* Text section
I know…I know…writing has been really slow on my end.  In fact the minute I decided to do Rue’s class (Re-imagining your life) things got very quiet upstairs in the ol brain department.  Funny how that works!

Which brings me to last weekend.

Last Saturday, I started a project with a couple of friends of mine called “Process Painting.” I feel like my friends are kind of slummin it having me there with them cuz they are both amazing artists.  Randie is my brilliant friend who did the logo and design for my website.  She also creates gorgeous, whimsical pottery and plays with glass fushion.  Her pieces are stunning.  If you want to check out her stuff go to: www.luckydogarts.com

Janet is another talented artist.  She is going to be offering Process Painting classes in Boulder,CO in the near future.  If you are interested in her class info, let me know and I will pass you along to her:)

So, needless to say…I was a wee bit intimidated when I went into the studio … I am not an artist!  I am only pretending :)

* Information provided

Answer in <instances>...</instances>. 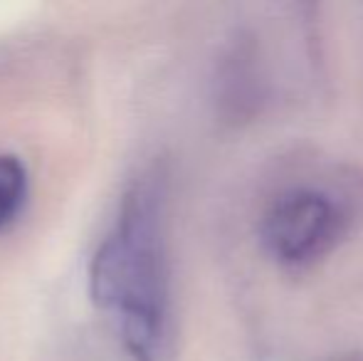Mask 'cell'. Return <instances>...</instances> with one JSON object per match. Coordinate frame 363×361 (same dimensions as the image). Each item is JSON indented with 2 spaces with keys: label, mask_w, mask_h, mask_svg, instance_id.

* Task description
Name every person who appears by name in the blog post about Process Painting.

* Answer in full
Rue, Randie, Janet